"If America tried to block foreign-made products and make everything at home, prices would skyrocket and foreign countries would likely retaliate by blocking U.S. goods from their countries. "You can't turn back the clock," Blinder says.Trump doesn't plan to block them. He plans to tariff them. That way we don't have shortages before American industries can ramp up.
Other countries probably will retaliate. But our trade deficit is so high it won't matter. For example, in the first 6 months of 2015 we imported $227 Billion of Chinese goods, and only exported $56 billion to China. So their retaliation is just not going to matter that much.
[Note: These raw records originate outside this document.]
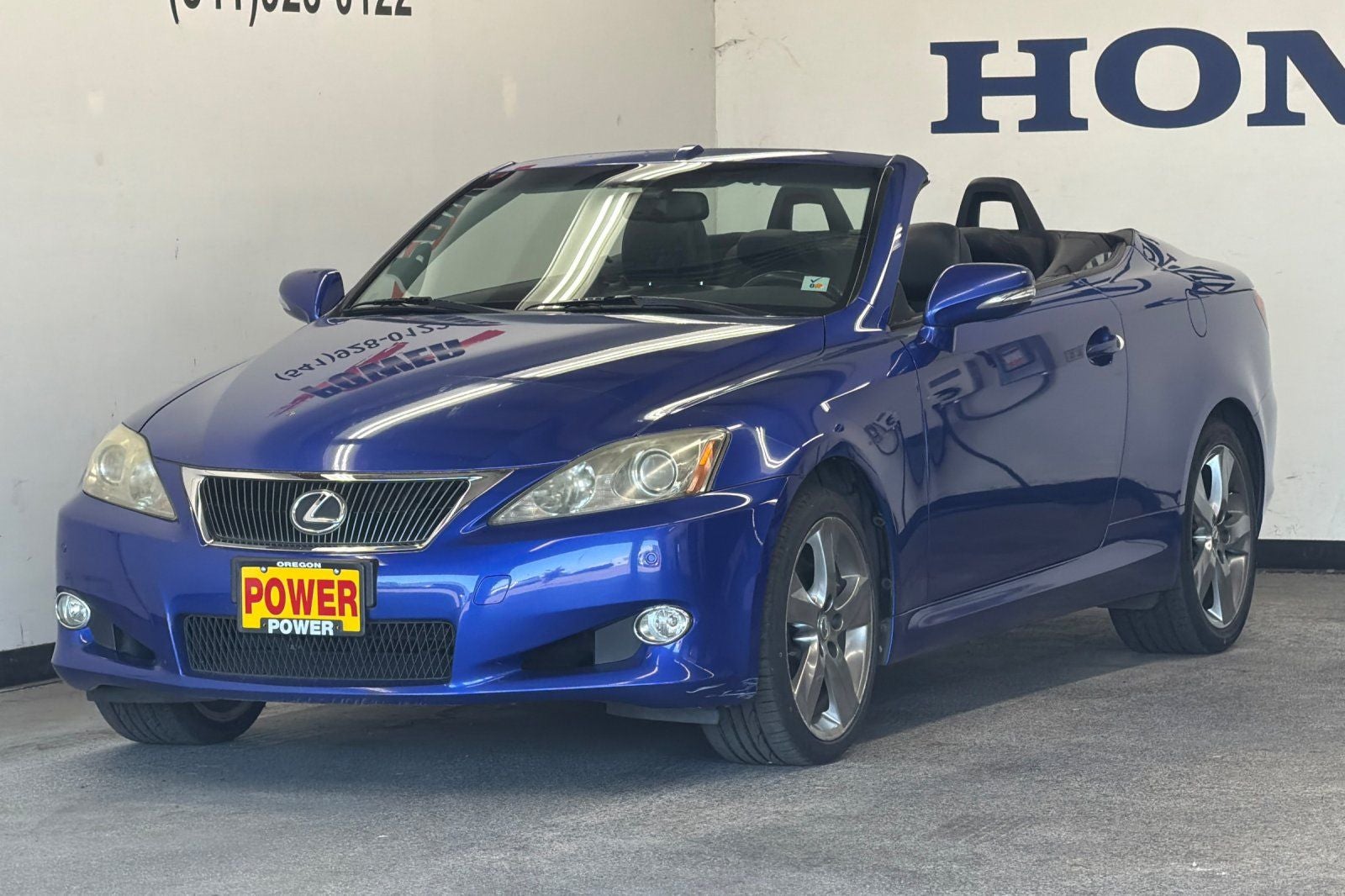 2010 Lexus IS 350 C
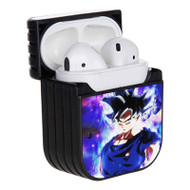 Onyourcases Goku Ultra Instinct Dragon Ball Super Custom AirPods Case Cover Apple Awesome AirPods Gen 1 AirPods Gen 2 AirPods Pro Hard Skin Protective Cover Sublimation Cases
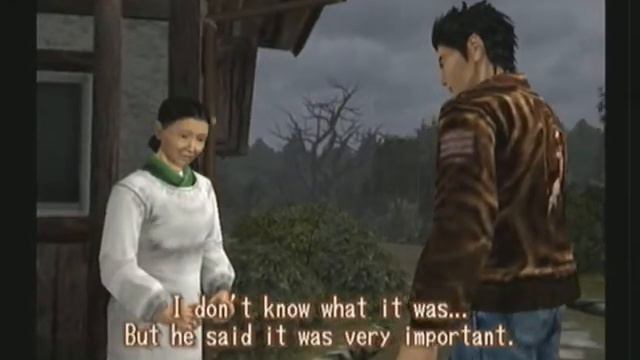Let's Play Shenmue - Part 15 - No Shenmue 3 for you смотреть онлайн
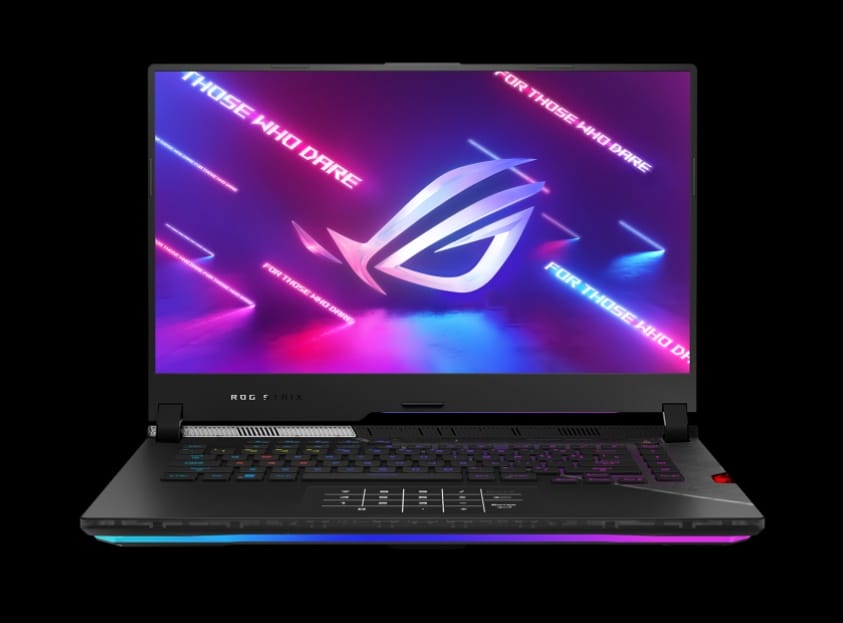 2022 ASUS ROG laptoplar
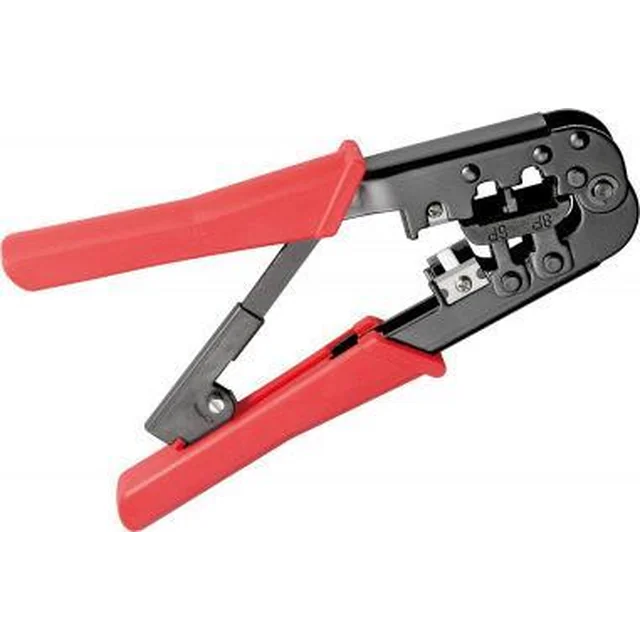 Goobay goobay Universelle Crimp-Zange preto/rot - 77146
But there's an even bigger problem for those who want to restore U.S. manufacturing employment (now 12.3 million) to its 1979 peak of 19.6 million: Technology has taken many of those jobs for good. Today's high-tech factories employ a fraction of the workers they used to. General Motors, for example, employed 600,000 in the 1970s. It has 216,000 now and sells more cars than ever.
While that is true, there are very important reasons to recapture those industrial processes.
- We need those industrial processes in times of war. We should never become dependent on foreign countries for as much as we have. In 1812 Europe cut us off from manufacturing goods, causing Thomas Jefferson to change is views from thinking we need to be an agricultural economy and trade for manufacturing goods, to observing that a strong manufacturing base was essential to preserving a free state.
- To install robotics and become the masters of robotics, we need to have the manufacturing processes to work with. China despite it's cheap wages is moving forward with robotics.
- There are a lot of other jobs that move with the manufacturing processes( Research and Design, marketing, etc.).
- Letting China have those manufacturing processes strengthens China militarily. That's not a good idea.